Today we’re going to discuss the second schedule that lists a debtor’s property, Schedule B. This is personal property, which is anything other than real property. You can find Schedule B here.
We’ve already discussed how to value personal property. As with real property if the debtor has a partial interest, i.e., jointly owns the item with someone else, she should show the full value of the property and the value of her interest.
Part 2. Part 2 of Schedule B is motor vehicles and the like. This is straightforward: list all motor vehicles in which the debtor has an interest and give the appropriate values.
Part 3: This is household goods and furnishings. There are two schools of thought on completing the different subsections. One is to list each item under a given subsection separately. For example, under Part 3.6, Household Goods and Furnishings, the debtor would separately list each item by category, such as “two couches,” “dining room table and four chairs,” “washer and dryer,” “refrigerator,” etc., giving a value for each category. The other school of thought is simply to list one category, “household goods and furnishings” with one value for everything.
The first view is preferable because it gives a clearer picture of what the debtor owns and because it allows for the application of the various exemptions more clearly. Beds are entitled to a separate exemption from sofas. Washers and dryers are also entitled to a different exemption from clothing, for example. Listing the subcategories separately makes it clear what exemptions apply to what property.
Part 4. Financial Assets include cash on hand, which means cash in the debtor’s home, wallet, purse or somewhere other than the bank. Whatever cash on hand exists on the day of filing should be listed. Part 4.17, Deposits of Money, is where all bank accounts would be listed. Whatever the balance is in those accounts on the day of filing is what is shown as the value. The trustee will ask for all bank statements that show the day of filing. Because money in bank accounts is generally not exempt, whatever cash or balances in deposit accounts exists on the filing date is subject to being taken by the trustee. For this reason, it’s best to time the filing to coincide with when the account balance is typically its lowest, usually just before payday. If your bank statement shows a large withdrawal just before filing, the trustee will want to know where that money went and what it was used for.

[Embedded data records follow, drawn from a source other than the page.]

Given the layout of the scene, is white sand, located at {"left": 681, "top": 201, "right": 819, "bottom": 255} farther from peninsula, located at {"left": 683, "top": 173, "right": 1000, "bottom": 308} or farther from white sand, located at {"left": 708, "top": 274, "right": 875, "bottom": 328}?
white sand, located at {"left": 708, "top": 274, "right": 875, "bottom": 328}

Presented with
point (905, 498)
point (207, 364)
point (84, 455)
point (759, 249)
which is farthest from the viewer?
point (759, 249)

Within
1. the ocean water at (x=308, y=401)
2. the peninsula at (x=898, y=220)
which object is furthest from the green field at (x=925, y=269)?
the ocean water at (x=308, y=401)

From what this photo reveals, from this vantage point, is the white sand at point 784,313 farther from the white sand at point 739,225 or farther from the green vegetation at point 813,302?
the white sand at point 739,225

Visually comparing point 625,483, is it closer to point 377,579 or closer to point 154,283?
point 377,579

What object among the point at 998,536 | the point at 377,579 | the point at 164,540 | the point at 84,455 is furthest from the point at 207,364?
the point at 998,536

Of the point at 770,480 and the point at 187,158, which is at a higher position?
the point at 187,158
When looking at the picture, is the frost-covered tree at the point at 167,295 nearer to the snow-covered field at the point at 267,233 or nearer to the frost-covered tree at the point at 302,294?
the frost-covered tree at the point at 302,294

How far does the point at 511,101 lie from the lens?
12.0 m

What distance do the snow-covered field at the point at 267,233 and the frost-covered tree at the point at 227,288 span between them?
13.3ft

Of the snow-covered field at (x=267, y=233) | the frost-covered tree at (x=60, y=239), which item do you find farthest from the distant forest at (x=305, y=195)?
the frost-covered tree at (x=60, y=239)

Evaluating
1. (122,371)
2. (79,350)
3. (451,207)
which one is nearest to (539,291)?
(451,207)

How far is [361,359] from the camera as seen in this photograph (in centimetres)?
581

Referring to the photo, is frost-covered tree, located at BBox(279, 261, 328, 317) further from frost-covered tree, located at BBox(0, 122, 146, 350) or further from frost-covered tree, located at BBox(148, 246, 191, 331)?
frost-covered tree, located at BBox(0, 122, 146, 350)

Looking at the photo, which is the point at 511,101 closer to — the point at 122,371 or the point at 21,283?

Part 4.18 is for any investment accounts for publicly traded stocks or bonds. They are generally not exempt and are subject to the trustee.
Part 4.19 is for any business interests the debtor has. Please see this post on how to value them.
Part 4.21 is retirement or pension accounts. These are fully exempt if they are qualified retirement accounts, such as IRAs, 401(k) or similar accounts, pension or other like accounts.
Part 4.22. Annuities might be exempt if they are from a pension or other qualified retirement account.
Part 4.32 is for inheritances and trusts of which the debtor is a beneficiary. These can get complicated. If a debtor has an interest in an inheritance or trust, she should seek legal advice. The interest could be at risk. Simply being named in a will is not a property interest as long as the maker of the will is still alive.
Part 4.33 and 4.34. These sections are for claims against others. Suppose the debtor was involved in an automobile accident and it’s the other party’s fault. If the debtor believes she has any type of claim against the other party, that claim must be listed. Failure to list the claim might result in the debtor’s not being able to make the claim in the future.
Part 5 relates to business-related property that the debtor owns. If the debtor is self-employed, operates as a sole proprietor, and owns any business property such as desks, office equipment, tools, machinery, or the like, it is listed here. If the debtor has incorporated or formed a limited liability company (LLC), that entity might own the business-related property, in which case the debtor would not list the property here. Instead she would list it as part of the valuation of the business itself.
Part 6 is farm and commercial fishing property. The same rules apply here as with business-related property in Part 5.
Part 7 is a catch-all section. If the debtor owns anything that wasn’t listed above, it should be listed here.